Obesity Epidemic falls into a growing crowd of games that aren’t necessarily bad titles, but just don’t really do enough to warrant playing. It’s a perfectly functional twin-stick shooter with a comedic twist, but ultimately it just isn’t unique enough to deserve all that much attention.
I hate to come across as a sourpuss Nancy-pants complaining about the difficulty of a game entitled “This Is Hard,” but, honestly, I can handle a good challenge in a game so long as it is fair and skill-based. Stegersaurus Games must disagree with that last stipulation in my logic, since they’ve developed a game that is wildly frustrating and not even remotely fun. It’s a game that clearly prides itself in its difficulty, but that doesn’t make it a good game. I could hand you a live chicken and request that you turn it into a chicken sandwich and some buffalo wings; that’s hard too, but that doesn’t make it fun.

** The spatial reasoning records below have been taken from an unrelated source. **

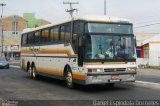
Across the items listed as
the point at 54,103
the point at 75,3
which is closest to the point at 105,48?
the point at 54,103

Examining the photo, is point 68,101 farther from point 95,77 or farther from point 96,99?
point 95,77

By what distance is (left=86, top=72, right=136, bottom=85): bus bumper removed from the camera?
16484 millimetres

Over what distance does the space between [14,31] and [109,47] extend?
10774 cm

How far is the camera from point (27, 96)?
15891mm

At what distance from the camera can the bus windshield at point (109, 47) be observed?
16688 millimetres

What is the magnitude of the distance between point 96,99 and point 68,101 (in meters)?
1.11

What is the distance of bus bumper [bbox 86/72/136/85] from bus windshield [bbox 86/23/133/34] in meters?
1.81

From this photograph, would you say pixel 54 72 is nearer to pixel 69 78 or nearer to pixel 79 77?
pixel 69 78

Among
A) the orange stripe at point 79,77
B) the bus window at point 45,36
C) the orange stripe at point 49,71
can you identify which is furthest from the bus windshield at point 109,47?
the bus window at point 45,36

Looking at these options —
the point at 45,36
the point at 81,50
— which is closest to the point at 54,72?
the point at 45,36

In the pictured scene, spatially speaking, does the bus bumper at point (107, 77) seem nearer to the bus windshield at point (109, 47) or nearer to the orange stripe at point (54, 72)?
the orange stripe at point (54, 72)

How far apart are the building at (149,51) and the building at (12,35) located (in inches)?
2121

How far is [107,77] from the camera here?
656 inches

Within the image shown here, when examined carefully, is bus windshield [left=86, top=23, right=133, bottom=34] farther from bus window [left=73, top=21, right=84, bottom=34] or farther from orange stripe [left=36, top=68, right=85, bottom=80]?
orange stripe [left=36, top=68, right=85, bottom=80]
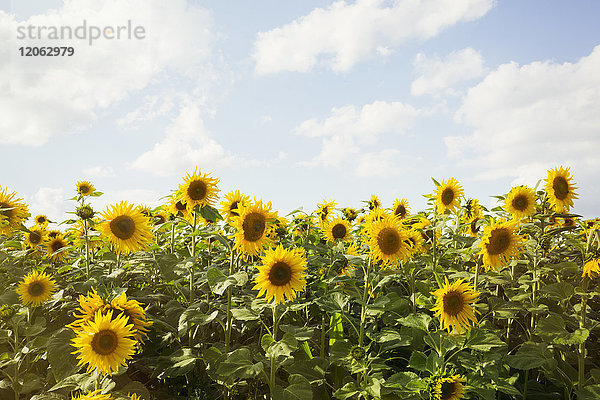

If I had to say something nice about This Is Hard, I’d at least mention that the little green monsters that chase you around are kind of cute, although I’m sure they’re supposed to be threatening. Oh, and it has an enjoyable – though bizarrely misplaced – classical soundtrack.
Zaboo, the obsessive nerd from The Guild, once asked “Question #9: If your friendship was a food…”
Well that offbeat question quite certainly describes this title, which isn’t your standard twin-stick shooter. Players play as a drain plug within a sink and, quite simply, the gamer’s job is to shoot at all the incoming food. As a plug, gamers fire uhh…..rockets, at incoming fruits and veggies which are making their way toward the drain. If the plug touches the drain it bounces off like a bowling ball against those bumpers you probably still use when you bowl.
The catch, however, is the water flowing through the background which puts a spin on all objects – including your rockets. This makes things rather difficult as food now comes at you from all angles, and player’s rockets are spinning with the water as well. The bosses, which appear at the end of each stage, are even more absurd, including the a block of cheese with a pair of hands and two bars of soap followed by bubbles.